Citicorp Seen Divesting Piece of Brokerage

Citicorp is on the verge of selling a part of securities broker Lynch, Jones & Ryan for $5 million to $15 million, according to people close to the company.

The deal, which could be signed within the next two weeks, culminates a two-year effort to sell the company, which specializes in "soft-dollar" commissions.

The buyers include seven Lynch Jones executives and the Transportation Group, an investment banking boutique that specializes in the shipping and airline industries.

Profits Have Lagged Behind

Lynch Jones offers research and other investment services to customers in return for their pledge to execute trades through the brokerage. Sources said the business has not been very profitable in recent years.
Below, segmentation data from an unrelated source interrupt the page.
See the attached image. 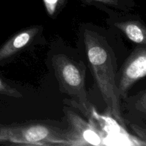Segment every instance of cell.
Wrapping results in <instances>:
<instances>
[{
    "label": "cell",
    "mask_w": 146,
    "mask_h": 146,
    "mask_svg": "<svg viewBox=\"0 0 146 146\" xmlns=\"http://www.w3.org/2000/svg\"><path fill=\"white\" fill-rule=\"evenodd\" d=\"M81 32L85 57L106 106L107 113L123 124L121 99L116 83V58L113 50L106 38L91 27L84 26Z\"/></svg>",
    "instance_id": "6da1fadb"
},
{
    "label": "cell",
    "mask_w": 146,
    "mask_h": 146,
    "mask_svg": "<svg viewBox=\"0 0 146 146\" xmlns=\"http://www.w3.org/2000/svg\"><path fill=\"white\" fill-rule=\"evenodd\" d=\"M0 144L31 146H74L68 126L50 121L0 123Z\"/></svg>",
    "instance_id": "7a4b0ae2"
},
{
    "label": "cell",
    "mask_w": 146,
    "mask_h": 146,
    "mask_svg": "<svg viewBox=\"0 0 146 146\" xmlns=\"http://www.w3.org/2000/svg\"><path fill=\"white\" fill-rule=\"evenodd\" d=\"M51 64L60 91L71 97L69 105L74 104L86 118L92 119L94 107L88 98L84 63L64 53H57L51 57Z\"/></svg>",
    "instance_id": "3957f363"
},
{
    "label": "cell",
    "mask_w": 146,
    "mask_h": 146,
    "mask_svg": "<svg viewBox=\"0 0 146 146\" xmlns=\"http://www.w3.org/2000/svg\"><path fill=\"white\" fill-rule=\"evenodd\" d=\"M145 76L146 45H138L117 73V87L121 99H125L133 86Z\"/></svg>",
    "instance_id": "277c9868"
},
{
    "label": "cell",
    "mask_w": 146,
    "mask_h": 146,
    "mask_svg": "<svg viewBox=\"0 0 146 146\" xmlns=\"http://www.w3.org/2000/svg\"><path fill=\"white\" fill-rule=\"evenodd\" d=\"M66 120L74 139V146L104 145V133L92 121L84 119L68 108H64Z\"/></svg>",
    "instance_id": "5b68a950"
},
{
    "label": "cell",
    "mask_w": 146,
    "mask_h": 146,
    "mask_svg": "<svg viewBox=\"0 0 146 146\" xmlns=\"http://www.w3.org/2000/svg\"><path fill=\"white\" fill-rule=\"evenodd\" d=\"M44 29L41 25H32L14 33L0 46V65L10 62L36 44Z\"/></svg>",
    "instance_id": "8992f818"
},
{
    "label": "cell",
    "mask_w": 146,
    "mask_h": 146,
    "mask_svg": "<svg viewBox=\"0 0 146 146\" xmlns=\"http://www.w3.org/2000/svg\"><path fill=\"white\" fill-rule=\"evenodd\" d=\"M108 12L107 22L137 45H146V25L141 20L123 16V12Z\"/></svg>",
    "instance_id": "52a82bcc"
},
{
    "label": "cell",
    "mask_w": 146,
    "mask_h": 146,
    "mask_svg": "<svg viewBox=\"0 0 146 146\" xmlns=\"http://www.w3.org/2000/svg\"><path fill=\"white\" fill-rule=\"evenodd\" d=\"M124 101L129 113L137 118L146 120V89L133 96H128Z\"/></svg>",
    "instance_id": "ba28073f"
},
{
    "label": "cell",
    "mask_w": 146,
    "mask_h": 146,
    "mask_svg": "<svg viewBox=\"0 0 146 146\" xmlns=\"http://www.w3.org/2000/svg\"><path fill=\"white\" fill-rule=\"evenodd\" d=\"M97 4H102L107 7V9H113L114 10L127 12L133 8L135 6L133 0H89Z\"/></svg>",
    "instance_id": "9c48e42d"
},
{
    "label": "cell",
    "mask_w": 146,
    "mask_h": 146,
    "mask_svg": "<svg viewBox=\"0 0 146 146\" xmlns=\"http://www.w3.org/2000/svg\"><path fill=\"white\" fill-rule=\"evenodd\" d=\"M48 17L56 19L65 6L66 0H43Z\"/></svg>",
    "instance_id": "30bf717a"
},
{
    "label": "cell",
    "mask_w": 146,
    "mask_h": 146,
    "mask_svg": "<svg viewBox=\"0 0 146 146\" xmlns=\"http://www.w3.org/2000/svg\"><path fill=\"white\" fill-rule=\"evenodd\" d=\"M128 125L132 132L141 141V145H146V124L143 123L129 122Z\"/></svg>",
    "instance_id": "8fae6325"
},
{
    "label": "cell",
    "mask_w": 146,
    "mask_h": 146,
    "mask_svg": "<svg viewBox=\"0 0 146 146\" xmlns=\"http://www.w3.org/2000/svg\"><path fill=\"white\" fill-rule=\"evenodd\" d=\"M0 94L16 98L22 97V94L19 91L5 82L1 78H0Z\"/></svg>",
    "instance_id": "7c38bea8"
}]
</instances>
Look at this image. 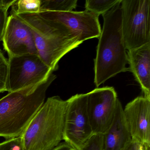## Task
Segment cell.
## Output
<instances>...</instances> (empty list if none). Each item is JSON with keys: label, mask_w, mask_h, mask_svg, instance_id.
<instances>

The planned sale does not include Lynch's best-known product, the Institutional Brokers Estimate Service, or IBES. The service, which provides investment managers with summaries of analysts' opinions, was severed from the brokerage part of the firm after efforts to sell the entire company failed.

IBES, which is considered more valuable, is still for sale. Until three months ago, Citicorp was in talks to sell it to Thomson Financial Services, which owns the American Banker, according to Andrew Mills, head of Thomson Financial Services.

Officials at Citicorp, Lynch Jones, and the Transportation Group declined to comment.

Part of Asset Sales Strategy

It was unclear whether the sale price would mean a gain for Citicorp. However, any gain would be too small to have any significant impact on the company, which is trying to build capital by selling nonstrategic assets.

The part of Lynch Jones that is being sold has only about $10 million in assets, one source said. However, a sale would sever about 55 employees from Citicorp's payroll.

The Transportation Group is expected to buy 50.1% of the company, and management would own 49.9%. Howard Schwartz, senior vice president of sales and marketing at the brokerage, is expected to be chief operating officer, reporting to Joseph Stuart, chairman of the Transportation Group.

The buyers are expected to inject $2 million to $7 million in capital and raise funds for the remainder. Citicorp will finance part of the deal by buying a security for several million dollars, a source said.